I have learned that I don't belong in the shadows or on the sidelines. That my voice should be heard. That I'm not as awkward and weird as I've let myself think I am (although I still definitely am both of those)
Mostly I've learned to trust that the positive things said to me are genuinely meant and maybe I don't have to be so guarded all the time
 
I have learned that I still have a lot to learn, I have missed out so much in here and in real life because I am way too shy, I don't read signals well, I don’t know how to start up conversation and sometimes struggle in to continuing them. I jump to conclusions and get things wrong. I have also learnt that I have upset people, not good, bad SiFi. I don't mean to upset it's just, well see above. I have learned that I have had a very vanilla sex life and others seem to get everything including extensive PM's. I have also learned that some things are just NMK and this is fine. I also learned I talk too much when I am nervous 🤣 I love this place but wish I fitted in better.
 
That I can be a pretty good Dom, a soft Dom, but a dom none the less. I use to think all I wanted was a mutual experience, but, as a pleaser, subs make me want to dominate to please them.
 
That I can be a pretty good sub. In the past I have tried to please or accept it being mutual, but I prefer to be his.
 
I spread myself too thinly (which is an ironic expression for me) trying to help my friends when I'm often barely clinging on.
I do it because I don't feel like I have value otherwise and if I'm not useful then I'm useless.

(I know this is my anxiety talking but getting it to shut up is difficult)
 
I spread myself too thinly (which is an ironic expression for me) trying to help my friends when I'm often barely clinging on.
I do it because I don't feel like I have value otherwise and if I'm not useful then I'm useless.

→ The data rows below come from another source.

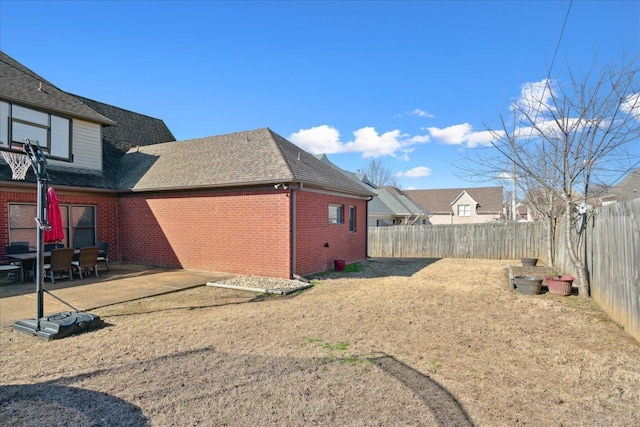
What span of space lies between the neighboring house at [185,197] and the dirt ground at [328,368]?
3876 millimetres

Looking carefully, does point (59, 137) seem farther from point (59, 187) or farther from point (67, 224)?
point (67, 224)

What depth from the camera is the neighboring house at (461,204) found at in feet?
149

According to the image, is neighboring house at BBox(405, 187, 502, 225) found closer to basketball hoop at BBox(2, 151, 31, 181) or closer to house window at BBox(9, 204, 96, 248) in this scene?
house window at BBox(9, 204, 96, 248)

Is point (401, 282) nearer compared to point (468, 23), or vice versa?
point (401, 282)

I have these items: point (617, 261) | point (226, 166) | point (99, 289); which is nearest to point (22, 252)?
point (99, 289)

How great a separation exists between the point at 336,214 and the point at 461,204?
121 ft

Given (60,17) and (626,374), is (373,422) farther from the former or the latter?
(60,17)

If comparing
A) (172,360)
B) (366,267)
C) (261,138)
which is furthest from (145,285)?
(366,267)

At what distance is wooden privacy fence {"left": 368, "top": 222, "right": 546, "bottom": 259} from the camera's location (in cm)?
1844

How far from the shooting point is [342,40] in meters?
13.7

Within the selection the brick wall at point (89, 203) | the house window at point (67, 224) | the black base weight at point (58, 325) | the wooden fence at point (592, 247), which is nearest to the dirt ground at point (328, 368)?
the black base weight at point (58, 325)

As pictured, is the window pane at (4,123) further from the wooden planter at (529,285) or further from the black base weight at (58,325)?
the wooden planter at (529,285)

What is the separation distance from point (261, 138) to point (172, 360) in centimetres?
992

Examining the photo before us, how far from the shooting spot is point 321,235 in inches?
479
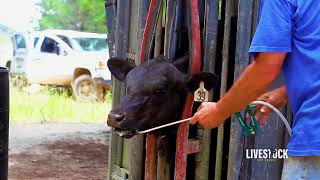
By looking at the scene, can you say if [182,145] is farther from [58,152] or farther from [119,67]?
[58,152]

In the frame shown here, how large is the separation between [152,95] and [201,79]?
318 millimetres

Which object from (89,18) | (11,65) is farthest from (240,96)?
(89,18)

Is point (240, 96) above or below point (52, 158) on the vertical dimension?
above

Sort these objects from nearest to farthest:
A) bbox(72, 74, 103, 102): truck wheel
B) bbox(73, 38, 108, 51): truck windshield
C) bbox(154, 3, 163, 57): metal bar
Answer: bbox(154, 3, 163, 57): metal bar → bbox(72, 74, 103, 102): truck wheel → bbox(73, 38, 108, 51): truck windshield

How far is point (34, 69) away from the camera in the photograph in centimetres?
1592

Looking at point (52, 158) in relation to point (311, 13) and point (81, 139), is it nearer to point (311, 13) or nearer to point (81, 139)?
point (81, 139)

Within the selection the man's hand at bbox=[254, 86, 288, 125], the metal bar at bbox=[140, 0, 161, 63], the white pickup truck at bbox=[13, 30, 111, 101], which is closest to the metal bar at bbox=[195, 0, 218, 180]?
the metal bar at bbox=[140, 0, 161, 63]

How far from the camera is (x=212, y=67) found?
3662 millimetres

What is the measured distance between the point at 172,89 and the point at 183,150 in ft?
1.33

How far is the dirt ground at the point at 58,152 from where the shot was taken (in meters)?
7.04

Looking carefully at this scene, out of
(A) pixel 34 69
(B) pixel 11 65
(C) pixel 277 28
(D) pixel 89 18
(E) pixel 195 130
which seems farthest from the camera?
(D) pixel 89 18

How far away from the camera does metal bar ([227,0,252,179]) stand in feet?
11.3

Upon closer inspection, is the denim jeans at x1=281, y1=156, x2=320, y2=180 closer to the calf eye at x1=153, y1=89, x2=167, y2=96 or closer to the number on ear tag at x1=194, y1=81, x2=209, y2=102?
the number on ear tag at x1=194, y1=81, x2=209, y2=102

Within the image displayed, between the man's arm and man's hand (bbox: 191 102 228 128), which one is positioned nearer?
the man's arm
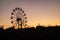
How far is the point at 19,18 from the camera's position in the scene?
41.3 metres

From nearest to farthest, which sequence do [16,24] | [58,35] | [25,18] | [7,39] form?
[7,39], [58,35], [16,24], [25,18]

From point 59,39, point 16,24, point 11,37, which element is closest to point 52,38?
point 59,39

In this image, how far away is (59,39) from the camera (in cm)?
1920

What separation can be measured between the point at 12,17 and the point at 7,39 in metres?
24.3

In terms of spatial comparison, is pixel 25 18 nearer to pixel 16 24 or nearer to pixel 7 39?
pixel 16 24

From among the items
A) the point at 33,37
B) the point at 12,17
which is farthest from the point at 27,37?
the point at 12,17

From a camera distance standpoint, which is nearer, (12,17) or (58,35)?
(58,35)

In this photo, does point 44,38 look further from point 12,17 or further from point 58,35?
point 12,17

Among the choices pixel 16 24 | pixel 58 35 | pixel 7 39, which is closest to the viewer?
pixel 7 39

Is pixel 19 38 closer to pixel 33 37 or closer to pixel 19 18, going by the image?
pixel 33 37

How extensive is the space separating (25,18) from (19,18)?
243cm

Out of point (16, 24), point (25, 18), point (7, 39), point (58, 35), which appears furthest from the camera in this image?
point (25, 18)

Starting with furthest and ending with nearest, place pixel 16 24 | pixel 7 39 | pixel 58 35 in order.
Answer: pixel 16 24 < pixel 58 35 < pixel 7 39

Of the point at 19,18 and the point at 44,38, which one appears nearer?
the point at 44,38
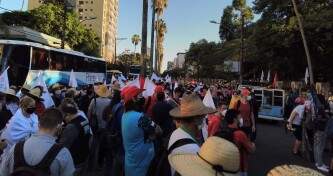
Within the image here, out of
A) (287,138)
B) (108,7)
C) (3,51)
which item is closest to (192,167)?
(287,138)

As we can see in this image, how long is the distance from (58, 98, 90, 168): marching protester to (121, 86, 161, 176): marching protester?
53 centimetres

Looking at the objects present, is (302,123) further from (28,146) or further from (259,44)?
(259,44)

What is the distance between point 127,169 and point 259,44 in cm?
3713

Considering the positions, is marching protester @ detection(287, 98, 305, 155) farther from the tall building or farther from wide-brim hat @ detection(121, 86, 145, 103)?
the tall building

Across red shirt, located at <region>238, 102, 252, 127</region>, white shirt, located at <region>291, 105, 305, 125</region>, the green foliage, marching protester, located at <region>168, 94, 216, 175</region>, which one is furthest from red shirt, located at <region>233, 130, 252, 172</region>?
the green foliage

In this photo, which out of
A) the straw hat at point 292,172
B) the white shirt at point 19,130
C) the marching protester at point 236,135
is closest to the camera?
the straw hat at point 292,172

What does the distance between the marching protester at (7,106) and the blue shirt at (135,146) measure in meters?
2.06

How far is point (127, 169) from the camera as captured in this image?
7266 mm

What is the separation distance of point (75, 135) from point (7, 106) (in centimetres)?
229

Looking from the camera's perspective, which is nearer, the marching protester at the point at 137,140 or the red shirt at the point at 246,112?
the marching protester at the point at 137,140

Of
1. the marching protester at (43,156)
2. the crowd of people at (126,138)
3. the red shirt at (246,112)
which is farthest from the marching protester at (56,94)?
the marching protester at (43,156)

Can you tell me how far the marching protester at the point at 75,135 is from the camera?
275 inches

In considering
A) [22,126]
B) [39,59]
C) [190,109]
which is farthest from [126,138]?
[39,59]

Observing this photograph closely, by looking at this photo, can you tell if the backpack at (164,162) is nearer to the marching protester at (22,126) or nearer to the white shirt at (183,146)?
the white shirt at (183,146)
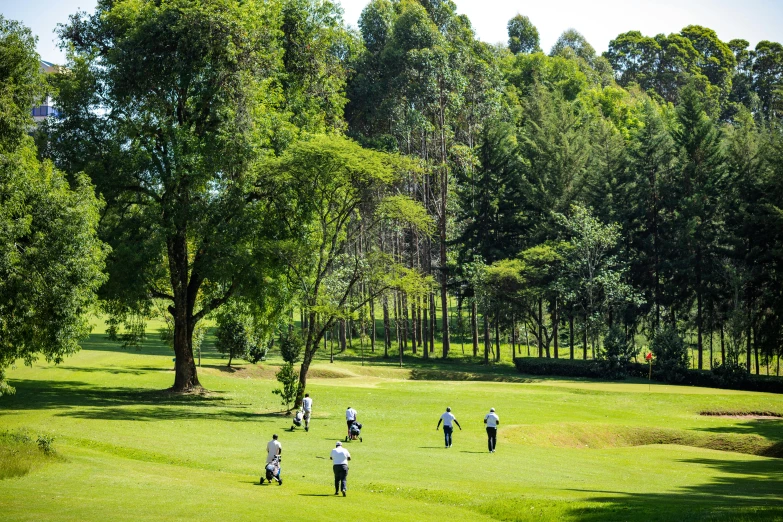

(I know this is my anxiety talking but getting it to shut up is difficult)
It is truly hard to find that balance of when your friends need you and when you need me time. But the me time will help you recharge/refuel so you can help your friends. If this makes any sense.

Thinking negatively for me, is a vicious circle and hard to challenge. But when you do, it is the best feeling knowing you got through it.
 
I should have won 100's of millions in the lottery years ago and already built my log cabin in Yellowstone.

God I'm slacking big time.
 
I overextend myself. I need to notice when I’m giving more than I’m getting in return, and then match that energy. I’ve started taking small steps towards this goal.
I think this is one of the hardest things to change…there’s always that first instinct to jump in and help/do it yourself…even when we know that we do it actually stopping us hard!
 
This last week I've learned, dont try and be fancy when telling someone you only want to be friends.

Don't let your emotions, anxiety and paranoia take control.

Physical health affects mental health, but also the other way around. JOIN A GYM FATSO.
 
I think it's time we dusted off this thread. And I recently learned, thanks to chatting with other folks here on Lit, that while I might still be the most twisted and perverse person I know, the gap isn't as large as I thought it was.